The occasion, the ground-breaking last Friday of the foundation's new $150-million home at the Parkway and 21st Street, was festooned with local arts glitterati, business and fund-raising mandarins, and political grandees who spent their time, before a crowd of about 200, congratulating themselves with more alacrity than an out-of-control Oscar recipient.

Gillman, formerly of the Pennsylvania Academy for the Fine Arts and now the Barnes' well-respected new director, presided. The Lincoln University Concert Choir sang. The gaggle of notables, donning gold-colored construction helmets, acquitted themselves in the customary manner with shovels with silver-colored blades, and everyone drank coffee from power hotel Four Seasons.

The high-octane morning brew didn't seem to do much for Mayor Michael Nutter, usually known for flip quips and humorous zingers, who just dead-panned his delivery on how the Barnes on the Parkway will be 'one of the greatest museums in the world, and it will be right here in Philadelphia.' Actually, Nutter was funny, unitentionally, when he went on to praise the great works of largely French Impressionism in the Barnes' collection, now located in Lower Merion. 'I'm not an art expert,' the mayor said earnestly. 'But I know great art when I see it.'

It was that kind of event. Weird.

How weird? Well, when I walked through the gantlet of protesters, picketing on 21st Street, one shouted at me:'Here's another rich guy.' How weird is that?

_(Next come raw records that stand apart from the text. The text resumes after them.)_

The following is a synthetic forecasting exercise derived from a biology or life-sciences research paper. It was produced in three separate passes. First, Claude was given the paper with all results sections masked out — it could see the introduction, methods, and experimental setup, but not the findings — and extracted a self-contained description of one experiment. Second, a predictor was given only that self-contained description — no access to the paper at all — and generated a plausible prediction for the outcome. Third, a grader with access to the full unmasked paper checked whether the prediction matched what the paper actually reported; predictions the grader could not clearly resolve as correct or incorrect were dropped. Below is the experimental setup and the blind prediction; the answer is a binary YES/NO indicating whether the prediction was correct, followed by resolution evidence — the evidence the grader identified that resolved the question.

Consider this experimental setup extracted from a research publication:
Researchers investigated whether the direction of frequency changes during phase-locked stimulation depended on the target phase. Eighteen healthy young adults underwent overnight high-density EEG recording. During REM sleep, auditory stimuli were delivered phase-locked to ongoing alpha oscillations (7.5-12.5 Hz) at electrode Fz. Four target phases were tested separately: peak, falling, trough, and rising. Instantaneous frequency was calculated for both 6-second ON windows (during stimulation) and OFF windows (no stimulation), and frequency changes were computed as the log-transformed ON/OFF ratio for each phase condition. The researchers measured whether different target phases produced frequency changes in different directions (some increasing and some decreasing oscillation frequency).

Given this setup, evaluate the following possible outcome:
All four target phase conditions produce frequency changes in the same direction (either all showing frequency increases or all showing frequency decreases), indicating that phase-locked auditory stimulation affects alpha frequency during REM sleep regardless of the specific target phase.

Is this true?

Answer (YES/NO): NO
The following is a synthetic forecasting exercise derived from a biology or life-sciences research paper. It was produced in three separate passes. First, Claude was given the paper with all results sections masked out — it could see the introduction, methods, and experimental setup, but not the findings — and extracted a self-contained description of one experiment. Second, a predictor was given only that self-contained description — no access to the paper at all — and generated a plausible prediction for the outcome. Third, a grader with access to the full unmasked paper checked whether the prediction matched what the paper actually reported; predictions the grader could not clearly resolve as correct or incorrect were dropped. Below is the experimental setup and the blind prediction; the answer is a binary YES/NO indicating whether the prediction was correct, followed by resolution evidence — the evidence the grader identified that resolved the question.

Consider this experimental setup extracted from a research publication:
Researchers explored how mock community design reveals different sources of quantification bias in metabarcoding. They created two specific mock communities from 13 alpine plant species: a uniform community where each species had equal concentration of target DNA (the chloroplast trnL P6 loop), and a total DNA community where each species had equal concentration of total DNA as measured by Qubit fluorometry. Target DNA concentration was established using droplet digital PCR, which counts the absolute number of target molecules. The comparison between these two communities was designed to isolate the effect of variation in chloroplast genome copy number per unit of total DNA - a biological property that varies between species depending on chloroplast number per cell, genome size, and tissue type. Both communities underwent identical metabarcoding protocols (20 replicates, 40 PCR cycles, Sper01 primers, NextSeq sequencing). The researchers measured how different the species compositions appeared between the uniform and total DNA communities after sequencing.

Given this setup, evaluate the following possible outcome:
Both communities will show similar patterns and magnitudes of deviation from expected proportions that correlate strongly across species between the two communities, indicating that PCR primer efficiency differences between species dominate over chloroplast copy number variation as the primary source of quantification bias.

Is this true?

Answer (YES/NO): NO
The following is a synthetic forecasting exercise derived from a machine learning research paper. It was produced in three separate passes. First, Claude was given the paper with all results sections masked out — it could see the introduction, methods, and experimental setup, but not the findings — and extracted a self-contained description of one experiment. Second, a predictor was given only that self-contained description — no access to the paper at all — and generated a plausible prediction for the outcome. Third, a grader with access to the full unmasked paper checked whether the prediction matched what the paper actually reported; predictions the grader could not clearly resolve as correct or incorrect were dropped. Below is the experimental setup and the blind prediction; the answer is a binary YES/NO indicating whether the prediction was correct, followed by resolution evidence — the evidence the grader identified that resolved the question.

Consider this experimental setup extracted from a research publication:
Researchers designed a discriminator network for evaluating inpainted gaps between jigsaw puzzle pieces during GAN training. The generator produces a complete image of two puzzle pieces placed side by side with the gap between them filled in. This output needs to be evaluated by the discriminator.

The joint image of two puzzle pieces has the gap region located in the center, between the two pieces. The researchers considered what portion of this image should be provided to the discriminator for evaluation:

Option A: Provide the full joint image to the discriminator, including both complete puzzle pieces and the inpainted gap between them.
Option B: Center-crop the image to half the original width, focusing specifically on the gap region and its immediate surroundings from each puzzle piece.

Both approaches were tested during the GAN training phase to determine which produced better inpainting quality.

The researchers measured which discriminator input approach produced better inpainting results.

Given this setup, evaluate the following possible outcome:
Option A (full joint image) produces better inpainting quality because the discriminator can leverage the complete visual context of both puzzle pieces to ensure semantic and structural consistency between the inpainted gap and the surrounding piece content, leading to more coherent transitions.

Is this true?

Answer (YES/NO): NO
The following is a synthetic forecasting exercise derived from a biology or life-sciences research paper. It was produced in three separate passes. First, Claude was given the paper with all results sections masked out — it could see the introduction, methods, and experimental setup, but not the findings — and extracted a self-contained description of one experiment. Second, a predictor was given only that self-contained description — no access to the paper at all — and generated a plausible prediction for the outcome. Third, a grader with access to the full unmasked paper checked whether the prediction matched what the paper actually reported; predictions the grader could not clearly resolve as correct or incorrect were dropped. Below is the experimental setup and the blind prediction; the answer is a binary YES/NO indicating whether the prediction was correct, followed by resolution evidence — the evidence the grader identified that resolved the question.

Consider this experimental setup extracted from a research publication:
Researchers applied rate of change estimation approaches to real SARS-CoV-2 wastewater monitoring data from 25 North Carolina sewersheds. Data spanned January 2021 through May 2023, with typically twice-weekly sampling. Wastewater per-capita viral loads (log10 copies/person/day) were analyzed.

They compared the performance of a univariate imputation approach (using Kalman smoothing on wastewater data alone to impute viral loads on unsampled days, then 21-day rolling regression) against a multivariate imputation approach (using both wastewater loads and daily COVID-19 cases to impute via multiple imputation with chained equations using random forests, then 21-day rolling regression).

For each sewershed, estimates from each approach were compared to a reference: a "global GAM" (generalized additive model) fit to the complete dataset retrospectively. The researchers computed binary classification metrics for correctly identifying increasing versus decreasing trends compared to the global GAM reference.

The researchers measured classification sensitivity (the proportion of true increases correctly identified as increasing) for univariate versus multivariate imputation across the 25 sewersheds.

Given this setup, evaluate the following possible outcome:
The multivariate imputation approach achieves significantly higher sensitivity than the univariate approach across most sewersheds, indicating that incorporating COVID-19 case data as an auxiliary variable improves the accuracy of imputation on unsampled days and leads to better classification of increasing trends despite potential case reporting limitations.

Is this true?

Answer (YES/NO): NO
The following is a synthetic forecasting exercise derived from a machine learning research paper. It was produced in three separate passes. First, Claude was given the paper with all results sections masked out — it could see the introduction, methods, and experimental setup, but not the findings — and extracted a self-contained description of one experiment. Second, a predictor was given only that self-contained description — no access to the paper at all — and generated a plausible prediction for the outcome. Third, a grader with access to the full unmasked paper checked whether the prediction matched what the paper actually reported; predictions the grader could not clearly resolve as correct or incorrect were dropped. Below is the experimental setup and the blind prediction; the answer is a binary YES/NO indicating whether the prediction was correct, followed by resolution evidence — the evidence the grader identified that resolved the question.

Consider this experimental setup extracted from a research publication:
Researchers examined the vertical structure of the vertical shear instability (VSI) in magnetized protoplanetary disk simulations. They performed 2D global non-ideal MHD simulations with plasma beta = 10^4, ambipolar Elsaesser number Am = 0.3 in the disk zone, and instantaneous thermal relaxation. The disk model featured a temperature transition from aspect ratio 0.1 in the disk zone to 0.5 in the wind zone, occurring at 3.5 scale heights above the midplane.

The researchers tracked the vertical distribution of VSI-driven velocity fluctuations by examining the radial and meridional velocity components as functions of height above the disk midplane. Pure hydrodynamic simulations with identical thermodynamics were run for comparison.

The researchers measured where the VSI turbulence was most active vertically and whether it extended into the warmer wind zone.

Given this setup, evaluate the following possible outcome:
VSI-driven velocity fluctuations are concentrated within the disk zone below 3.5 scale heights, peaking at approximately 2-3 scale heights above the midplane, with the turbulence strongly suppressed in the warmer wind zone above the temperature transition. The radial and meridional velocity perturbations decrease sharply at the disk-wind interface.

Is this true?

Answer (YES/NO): NO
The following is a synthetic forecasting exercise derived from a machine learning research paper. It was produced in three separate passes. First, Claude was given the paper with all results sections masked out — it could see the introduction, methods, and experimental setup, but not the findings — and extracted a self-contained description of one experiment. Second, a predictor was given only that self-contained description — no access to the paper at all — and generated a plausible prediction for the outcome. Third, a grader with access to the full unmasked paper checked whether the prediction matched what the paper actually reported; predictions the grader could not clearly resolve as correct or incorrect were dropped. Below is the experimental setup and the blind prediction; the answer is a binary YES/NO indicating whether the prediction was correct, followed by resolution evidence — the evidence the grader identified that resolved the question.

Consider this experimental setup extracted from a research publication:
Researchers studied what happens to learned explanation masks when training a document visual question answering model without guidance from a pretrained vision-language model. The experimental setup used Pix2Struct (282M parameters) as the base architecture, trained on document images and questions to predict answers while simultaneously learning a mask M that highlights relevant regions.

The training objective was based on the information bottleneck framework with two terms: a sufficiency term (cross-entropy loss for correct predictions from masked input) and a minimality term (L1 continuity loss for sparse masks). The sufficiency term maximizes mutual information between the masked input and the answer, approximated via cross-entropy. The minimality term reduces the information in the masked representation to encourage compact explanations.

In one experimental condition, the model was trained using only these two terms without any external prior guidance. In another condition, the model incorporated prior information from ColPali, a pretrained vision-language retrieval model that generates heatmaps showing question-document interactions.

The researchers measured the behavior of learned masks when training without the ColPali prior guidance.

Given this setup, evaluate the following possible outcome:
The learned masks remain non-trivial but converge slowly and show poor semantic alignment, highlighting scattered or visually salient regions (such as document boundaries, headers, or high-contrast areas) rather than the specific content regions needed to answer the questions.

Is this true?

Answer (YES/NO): NO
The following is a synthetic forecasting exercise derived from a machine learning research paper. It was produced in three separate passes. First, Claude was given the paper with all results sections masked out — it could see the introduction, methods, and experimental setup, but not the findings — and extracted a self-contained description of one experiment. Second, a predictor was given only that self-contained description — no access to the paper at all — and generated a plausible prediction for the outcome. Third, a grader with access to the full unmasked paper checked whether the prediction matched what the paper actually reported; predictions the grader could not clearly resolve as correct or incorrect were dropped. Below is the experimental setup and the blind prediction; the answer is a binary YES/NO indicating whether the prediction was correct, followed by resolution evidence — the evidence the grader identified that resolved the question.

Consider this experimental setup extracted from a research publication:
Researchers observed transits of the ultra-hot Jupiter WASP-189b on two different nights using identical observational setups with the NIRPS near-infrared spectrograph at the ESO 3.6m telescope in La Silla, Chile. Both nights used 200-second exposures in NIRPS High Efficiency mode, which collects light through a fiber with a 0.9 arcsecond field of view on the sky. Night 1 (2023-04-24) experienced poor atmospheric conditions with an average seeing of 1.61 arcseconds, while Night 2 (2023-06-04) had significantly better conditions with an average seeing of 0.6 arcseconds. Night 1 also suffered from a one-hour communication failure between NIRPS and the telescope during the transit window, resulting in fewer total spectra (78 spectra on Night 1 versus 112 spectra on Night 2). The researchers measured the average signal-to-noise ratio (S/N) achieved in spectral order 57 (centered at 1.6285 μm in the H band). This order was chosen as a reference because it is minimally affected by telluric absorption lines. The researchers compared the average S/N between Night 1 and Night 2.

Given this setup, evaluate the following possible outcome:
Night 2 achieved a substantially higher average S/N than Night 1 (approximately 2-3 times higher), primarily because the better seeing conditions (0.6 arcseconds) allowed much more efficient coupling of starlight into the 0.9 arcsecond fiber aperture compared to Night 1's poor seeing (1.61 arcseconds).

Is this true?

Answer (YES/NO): NO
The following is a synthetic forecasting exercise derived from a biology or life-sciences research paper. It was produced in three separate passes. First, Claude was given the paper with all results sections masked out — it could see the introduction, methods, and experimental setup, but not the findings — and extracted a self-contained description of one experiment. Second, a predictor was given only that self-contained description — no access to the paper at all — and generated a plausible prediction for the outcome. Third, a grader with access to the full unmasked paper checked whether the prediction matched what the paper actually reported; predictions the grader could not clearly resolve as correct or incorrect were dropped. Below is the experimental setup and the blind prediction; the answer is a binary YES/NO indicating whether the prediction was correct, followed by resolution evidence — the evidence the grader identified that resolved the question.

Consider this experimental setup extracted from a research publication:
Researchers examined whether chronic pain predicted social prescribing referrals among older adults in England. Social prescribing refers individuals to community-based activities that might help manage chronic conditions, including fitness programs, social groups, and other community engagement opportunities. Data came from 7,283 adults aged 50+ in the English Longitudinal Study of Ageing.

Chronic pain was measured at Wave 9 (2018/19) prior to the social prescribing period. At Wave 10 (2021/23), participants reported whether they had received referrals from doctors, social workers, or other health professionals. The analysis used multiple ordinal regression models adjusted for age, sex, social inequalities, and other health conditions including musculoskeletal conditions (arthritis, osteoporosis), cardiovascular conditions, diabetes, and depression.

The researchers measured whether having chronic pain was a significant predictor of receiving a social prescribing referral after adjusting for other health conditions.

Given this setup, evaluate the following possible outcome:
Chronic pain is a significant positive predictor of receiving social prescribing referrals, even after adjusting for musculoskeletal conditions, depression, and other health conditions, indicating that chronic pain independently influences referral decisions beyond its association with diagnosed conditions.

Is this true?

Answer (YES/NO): YES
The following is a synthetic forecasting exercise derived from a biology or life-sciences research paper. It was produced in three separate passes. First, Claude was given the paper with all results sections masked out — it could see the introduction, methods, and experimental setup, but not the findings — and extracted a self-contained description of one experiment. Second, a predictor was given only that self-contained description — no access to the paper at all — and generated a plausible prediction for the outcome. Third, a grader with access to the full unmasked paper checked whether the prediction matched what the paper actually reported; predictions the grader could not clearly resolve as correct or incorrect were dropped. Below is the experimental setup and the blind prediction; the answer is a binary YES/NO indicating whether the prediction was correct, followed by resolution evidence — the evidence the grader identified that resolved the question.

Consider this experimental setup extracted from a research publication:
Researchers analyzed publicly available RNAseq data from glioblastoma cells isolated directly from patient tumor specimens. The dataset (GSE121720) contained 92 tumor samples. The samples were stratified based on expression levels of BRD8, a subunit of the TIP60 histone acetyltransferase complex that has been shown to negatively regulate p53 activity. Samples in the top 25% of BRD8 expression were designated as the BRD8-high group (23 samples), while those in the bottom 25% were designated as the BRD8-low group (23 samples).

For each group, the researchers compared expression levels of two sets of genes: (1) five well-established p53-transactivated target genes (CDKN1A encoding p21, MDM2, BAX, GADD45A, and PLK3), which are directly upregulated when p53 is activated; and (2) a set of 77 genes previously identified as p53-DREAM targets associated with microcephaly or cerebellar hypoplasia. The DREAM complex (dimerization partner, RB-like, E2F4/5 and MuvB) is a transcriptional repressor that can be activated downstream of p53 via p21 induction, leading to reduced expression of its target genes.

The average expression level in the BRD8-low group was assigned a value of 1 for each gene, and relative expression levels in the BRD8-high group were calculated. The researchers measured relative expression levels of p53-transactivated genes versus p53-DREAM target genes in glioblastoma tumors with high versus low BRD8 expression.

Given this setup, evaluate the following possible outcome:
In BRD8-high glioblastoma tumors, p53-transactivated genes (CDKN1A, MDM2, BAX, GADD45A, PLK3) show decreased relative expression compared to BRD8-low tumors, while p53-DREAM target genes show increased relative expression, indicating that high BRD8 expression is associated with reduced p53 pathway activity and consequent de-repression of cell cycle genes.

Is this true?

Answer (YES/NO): YES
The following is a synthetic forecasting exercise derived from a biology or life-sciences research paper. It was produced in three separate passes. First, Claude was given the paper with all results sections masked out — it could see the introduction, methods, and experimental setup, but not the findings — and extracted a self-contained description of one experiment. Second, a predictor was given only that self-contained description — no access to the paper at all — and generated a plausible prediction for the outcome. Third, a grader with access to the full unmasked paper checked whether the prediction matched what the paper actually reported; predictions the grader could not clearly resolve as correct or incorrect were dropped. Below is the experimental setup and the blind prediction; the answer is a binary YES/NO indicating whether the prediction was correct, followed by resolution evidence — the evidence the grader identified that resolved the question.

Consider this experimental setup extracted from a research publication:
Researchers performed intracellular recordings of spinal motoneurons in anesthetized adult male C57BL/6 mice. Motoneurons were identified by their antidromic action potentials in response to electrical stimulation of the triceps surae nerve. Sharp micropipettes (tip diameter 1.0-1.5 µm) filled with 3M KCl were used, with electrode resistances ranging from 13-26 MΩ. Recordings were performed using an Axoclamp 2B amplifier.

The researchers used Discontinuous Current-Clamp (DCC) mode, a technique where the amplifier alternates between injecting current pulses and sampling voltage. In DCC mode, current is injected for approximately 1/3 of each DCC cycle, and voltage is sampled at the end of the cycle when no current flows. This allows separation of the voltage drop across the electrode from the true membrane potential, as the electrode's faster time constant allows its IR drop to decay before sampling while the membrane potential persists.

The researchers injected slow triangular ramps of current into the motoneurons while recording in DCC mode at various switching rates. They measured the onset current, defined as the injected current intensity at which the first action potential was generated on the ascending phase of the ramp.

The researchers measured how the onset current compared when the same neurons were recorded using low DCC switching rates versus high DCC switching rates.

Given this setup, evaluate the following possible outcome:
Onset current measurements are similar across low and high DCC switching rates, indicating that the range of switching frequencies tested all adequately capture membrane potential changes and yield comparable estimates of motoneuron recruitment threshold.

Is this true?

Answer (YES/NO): NO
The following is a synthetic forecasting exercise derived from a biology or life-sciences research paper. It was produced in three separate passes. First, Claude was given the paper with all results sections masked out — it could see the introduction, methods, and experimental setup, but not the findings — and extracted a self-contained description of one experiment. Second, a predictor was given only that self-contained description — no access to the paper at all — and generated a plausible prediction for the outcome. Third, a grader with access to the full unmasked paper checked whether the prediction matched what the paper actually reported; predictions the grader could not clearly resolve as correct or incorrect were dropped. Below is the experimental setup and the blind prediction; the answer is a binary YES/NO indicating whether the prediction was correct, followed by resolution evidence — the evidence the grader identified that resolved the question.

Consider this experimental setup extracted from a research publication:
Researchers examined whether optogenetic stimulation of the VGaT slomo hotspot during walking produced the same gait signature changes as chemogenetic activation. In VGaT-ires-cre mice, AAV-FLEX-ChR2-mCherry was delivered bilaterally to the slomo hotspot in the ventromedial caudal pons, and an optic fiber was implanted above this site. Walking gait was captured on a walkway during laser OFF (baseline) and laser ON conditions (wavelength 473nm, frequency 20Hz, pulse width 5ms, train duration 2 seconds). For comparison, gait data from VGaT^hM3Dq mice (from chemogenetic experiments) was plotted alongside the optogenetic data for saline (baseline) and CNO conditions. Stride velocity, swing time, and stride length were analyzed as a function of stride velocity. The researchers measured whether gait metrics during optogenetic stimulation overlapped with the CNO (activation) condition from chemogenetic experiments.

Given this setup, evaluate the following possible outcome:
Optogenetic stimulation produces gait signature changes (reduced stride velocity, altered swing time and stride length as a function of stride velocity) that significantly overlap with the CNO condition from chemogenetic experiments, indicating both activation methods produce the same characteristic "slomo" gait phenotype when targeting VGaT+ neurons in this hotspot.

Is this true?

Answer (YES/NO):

The hour-long ground-breaking, housed under a Cirque-de-Soleil-sized tent, also unearthed some old wounds, namely the anger and frustration expressed by the protesters, coalesced around a group called the Friends of the Barnes, that Dr. Barnes posthumous wishes, will, and sensibility were being violated once again by Philadelphia's rich and powerful.

No doubt, there's substance to their lament. The late Anne d'Harnoncourt of the Philadelphia Museum of Art, and Rebecca Rimel, president of the local Pew Charitable Trusts, have been said to have almost decreed that the move would happen. Interestingly, as well, the cri de coeur of the Barnes opponents has been picked up by some New York art critics, notably those from The New York Times and The New Yorker.

Still, it's hard to side when protests are self-selective. Breaking bequests isn't new to Philadelphia. Was anyone complaining when Stephen Girard's Will creating his eponymous college for orphaned white boys was amended from its racist, sexist constraints? And were the New York critics howling when the Museum of Modern Art got a controversial redo a few years back?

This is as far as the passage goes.